On October 8, 2005, a devastating earthquake hit Pakistan’s Northern Provinces of NWFP and AJK and left the region in complete disarray. At the time this project began in early 2007, there was still little data available on the state of villages, households, and schools in the area. The researchers collaborating on this project are undertaking a series of surveys that will help to characterize the educational status of children by completing both a village mapping of educational facilities and a full module on the schooling environment at the level of the household. This represents an expansion of the originally funded project made possible thanks to a supplemental World Bank grant of $190,000 grant to Pomona College.
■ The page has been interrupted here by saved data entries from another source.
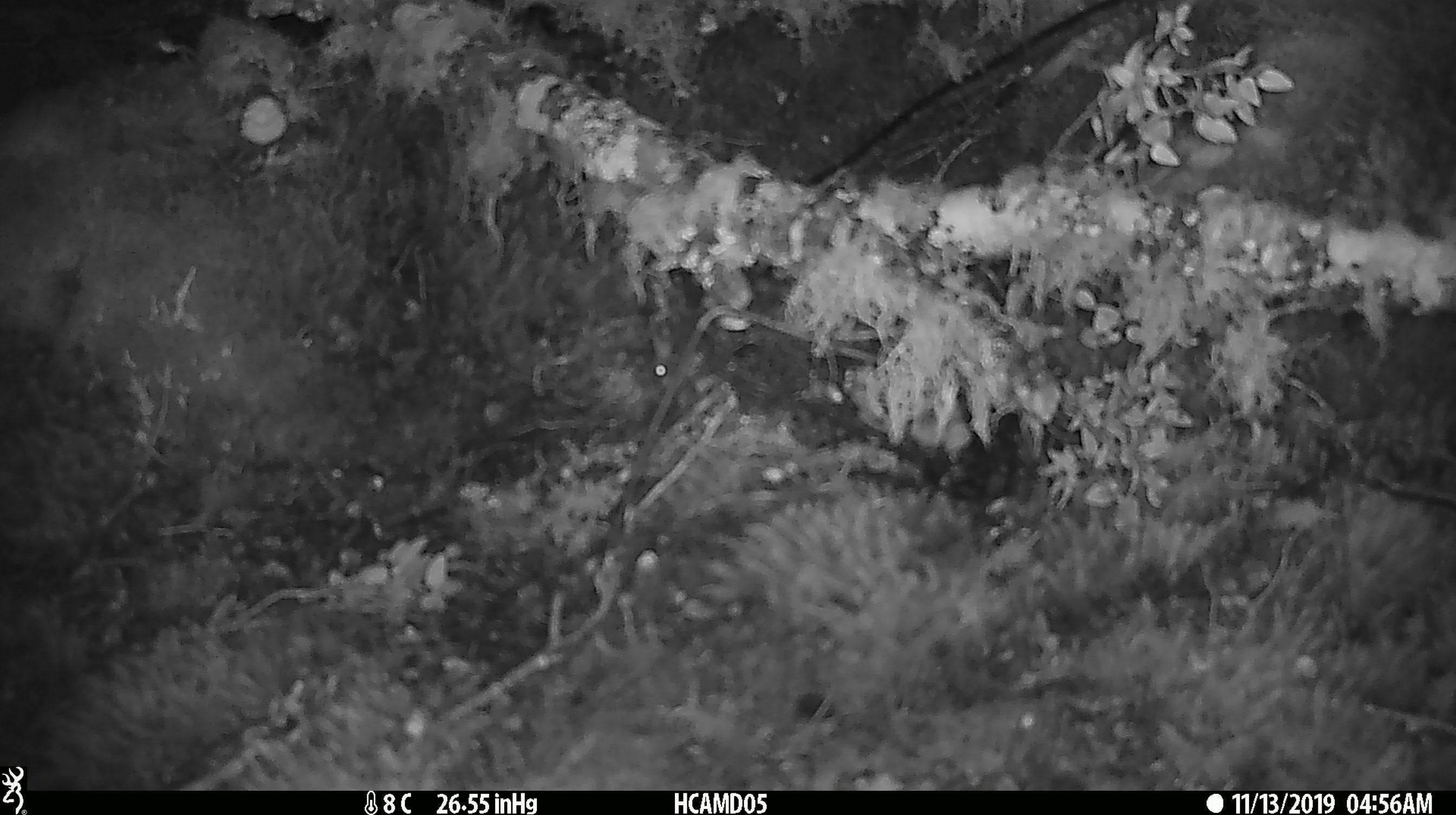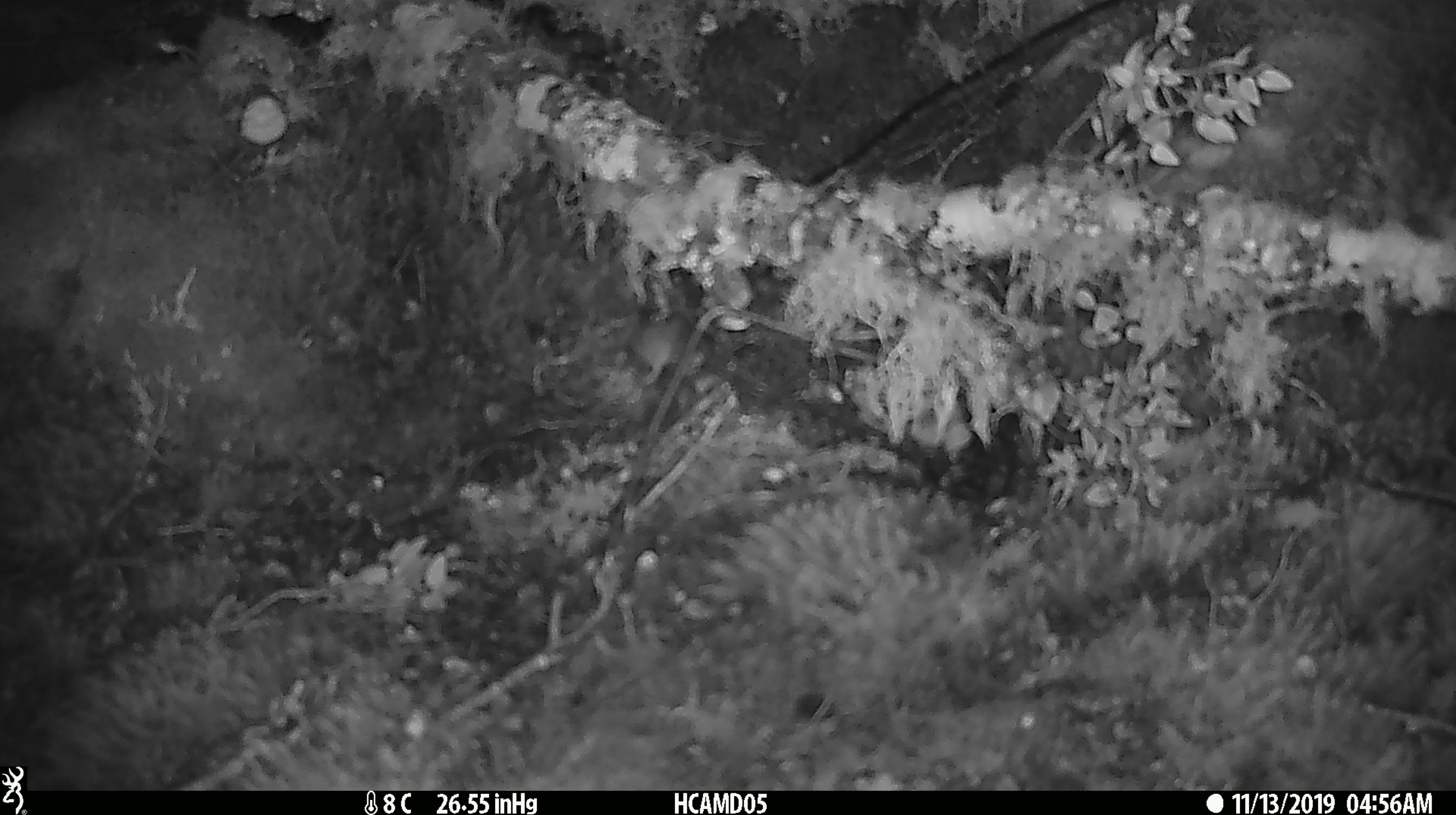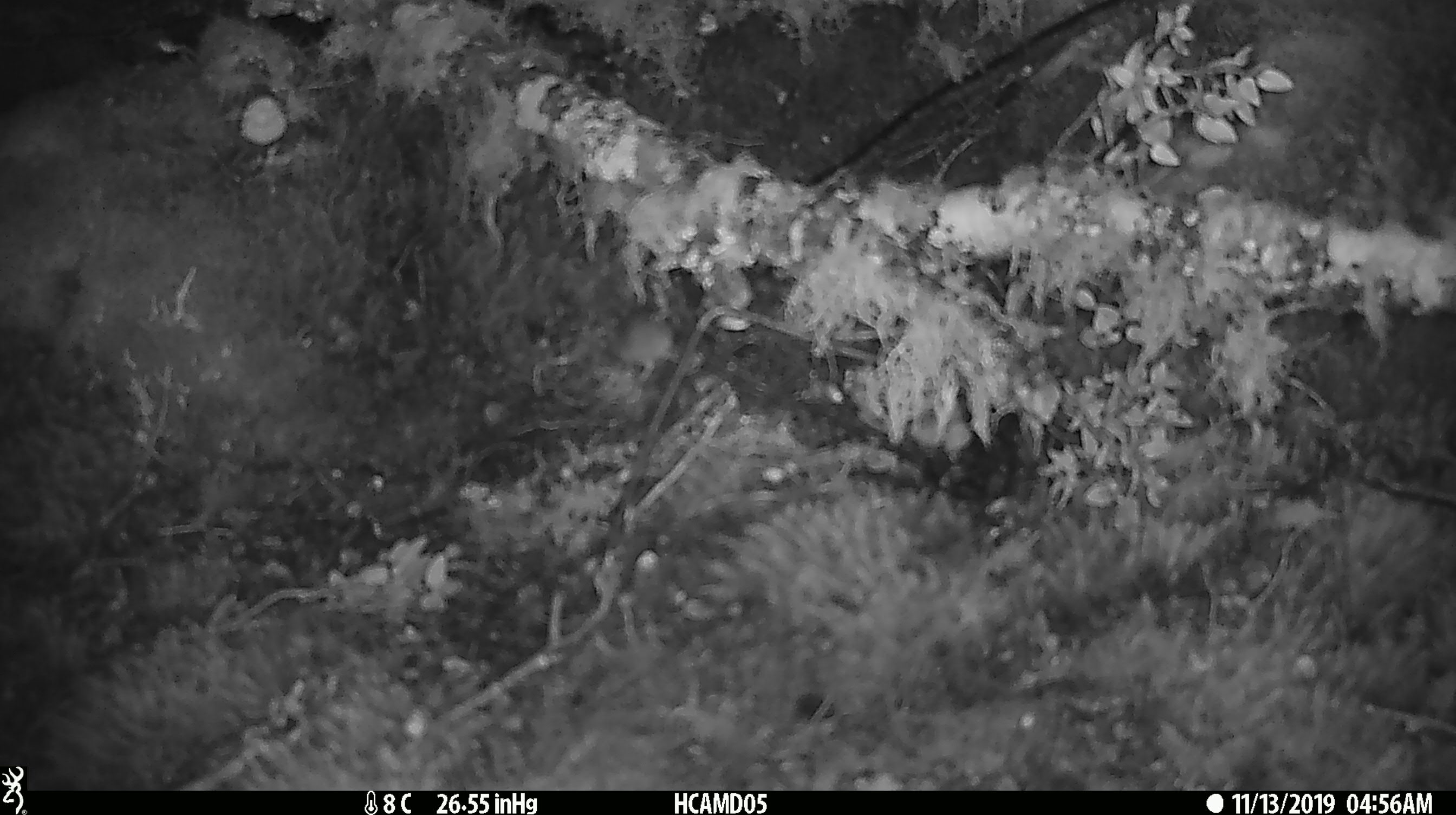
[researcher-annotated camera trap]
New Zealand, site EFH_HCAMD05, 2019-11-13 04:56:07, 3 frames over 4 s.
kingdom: Animalia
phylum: Chordata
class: Mammalia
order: Rodentia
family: Muridae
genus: Mus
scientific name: Mus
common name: mouse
Mouse (Mus).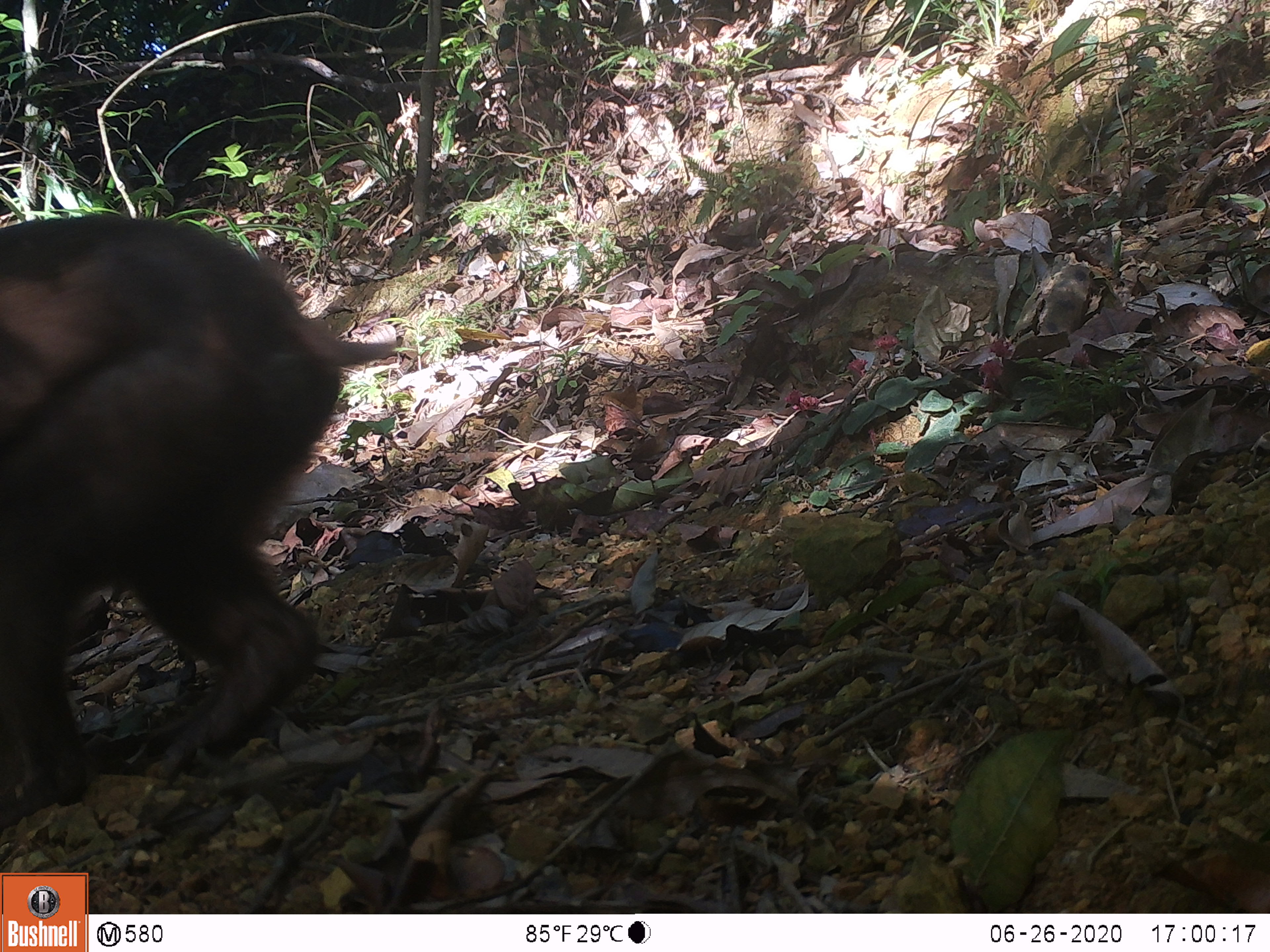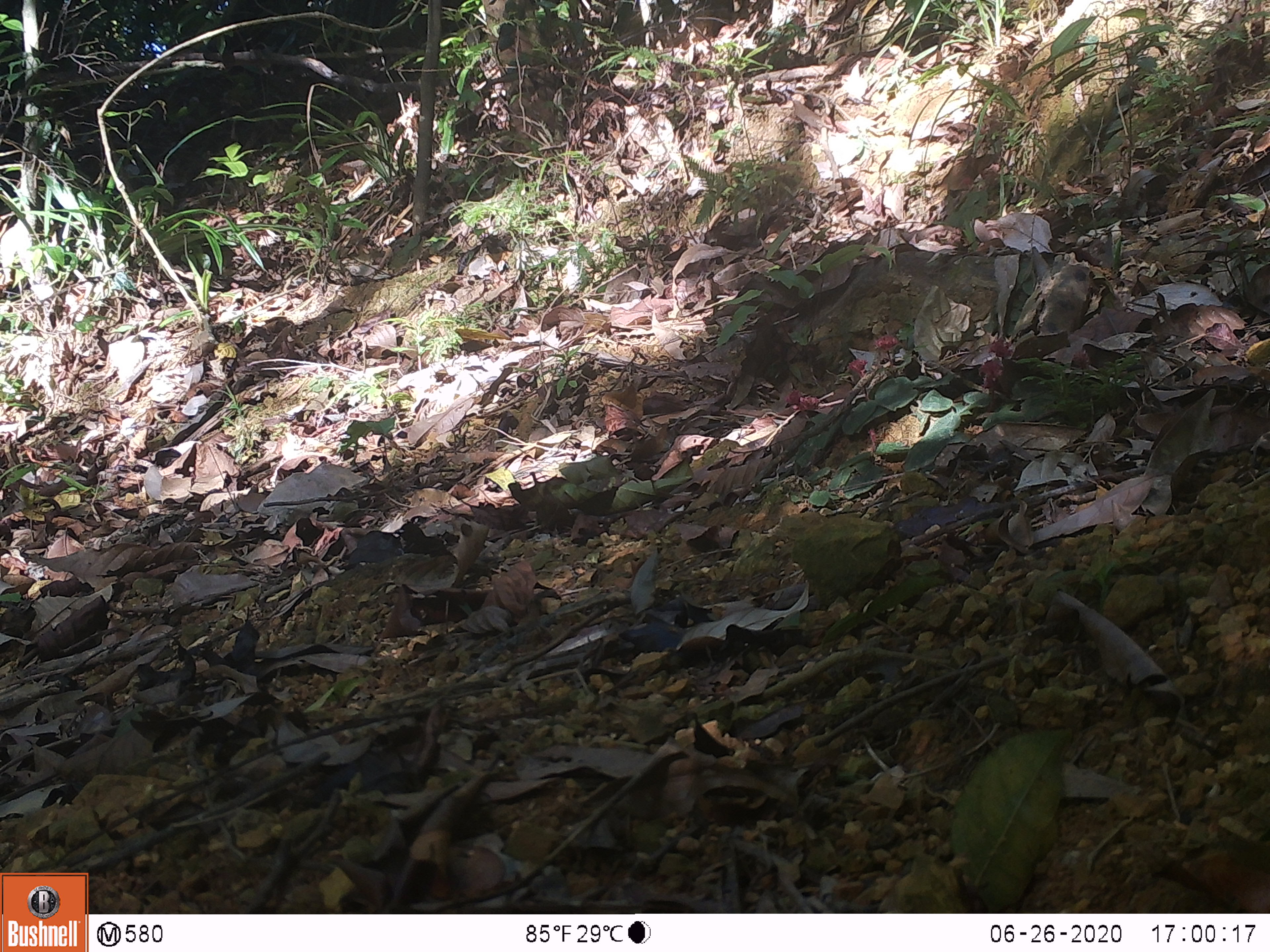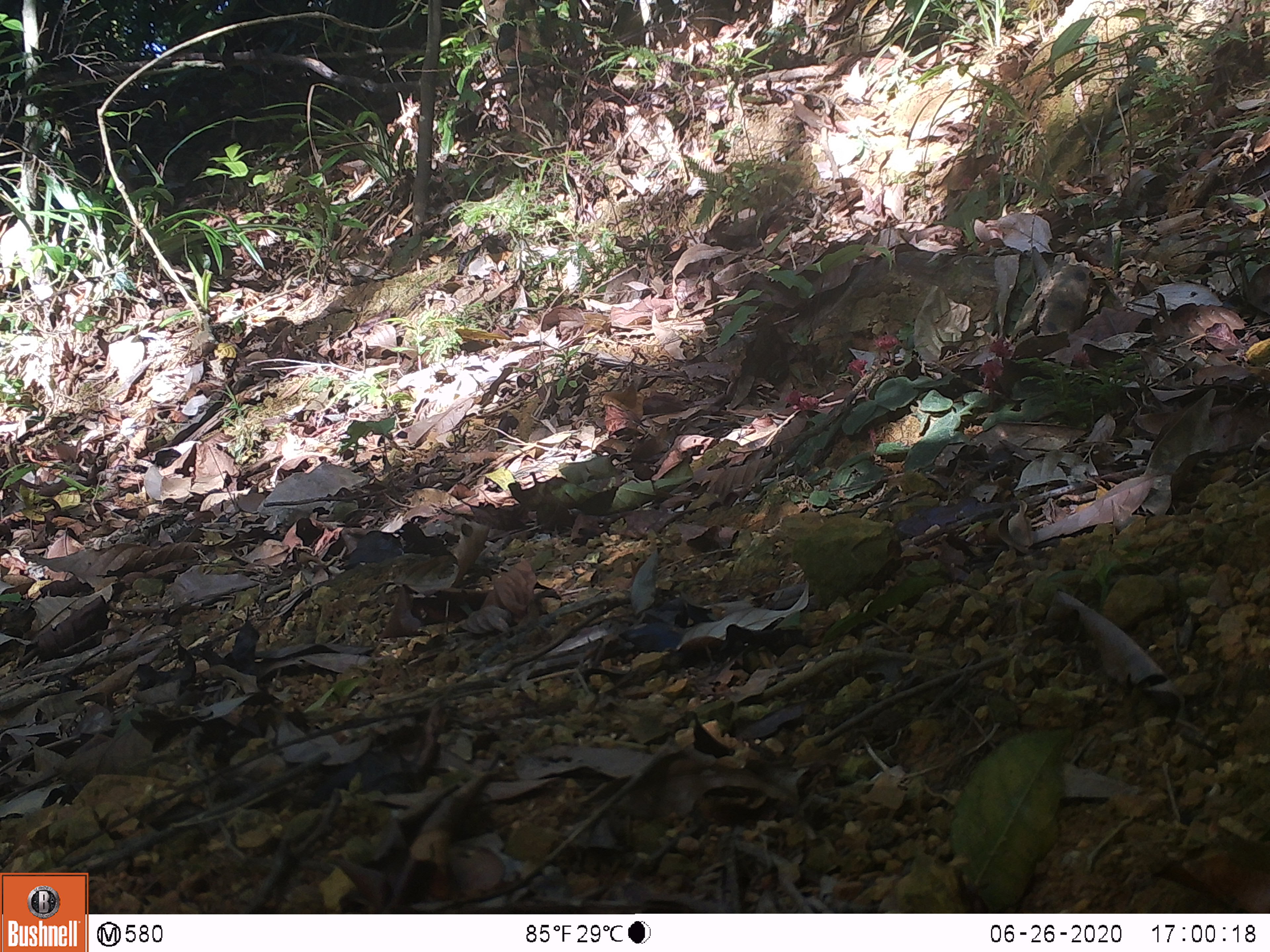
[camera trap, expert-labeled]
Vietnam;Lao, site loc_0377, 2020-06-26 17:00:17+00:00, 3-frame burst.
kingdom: Animalia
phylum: Chordata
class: Mammalia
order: Primates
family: Cercopithecidae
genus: Macaca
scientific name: Macaca arctoides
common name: stump-tailed macaque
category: stump tailed macaque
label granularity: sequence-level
The project is now comprised of four major parts: a household and facilities census, a household survey, a school and teacher survey, and child testing in four subject areas, and the effort covers 126 villages in the districts of Abbottabad, Muzaffarabad, Bagh, and Mansehra. 

Major Results

  • Discovered that four years after the earthquake, humanitarian assistance by foreigners and foreign organizations has left a lasting imprint on population attitudes: trust in foreigners increased tremendously after the earthquake
  • Published the paper “In Aid We Trust: Hearts and Minds and the Pakistan Earthquake of 2005" (jointly authored by Tahir Andrabi and Jishnu Das of the World Bank), which was widely covered in major media and attracted strong interest in US and Pakistan aid policy circles
  • Published the working paper “Education and Learning after the Pakistan Earthquake: Can the Children Recover?” (jointly authored by Tahir Andrabi, Ali Cheema, and Jishnu Das),  which presents implications from measuring the losses in education caused by natural disasters
  • Obtained $190,000 supplemental grant from the World Bank to conduct a household census of 28,000 households in 126 villages and a detailed survey of 2,800 households
  • Trained more than 35 surveyors in Pakistan in modern survey and testing methods and provided training to six students at Pomona College and three at Lahore University of Management Sciences who worked as research assistants at various times in the life cycle of the project

Quarterly Update

The researchers continued writing on the rich data generated from this earthquake research project and were expecting to produce at least three papers on the subjects of mortality, school level changes in learning and the effects of reconstruction grants. The research results were presented at the Pacific Coast Development Conference, University  of California Berkeley in March 2011.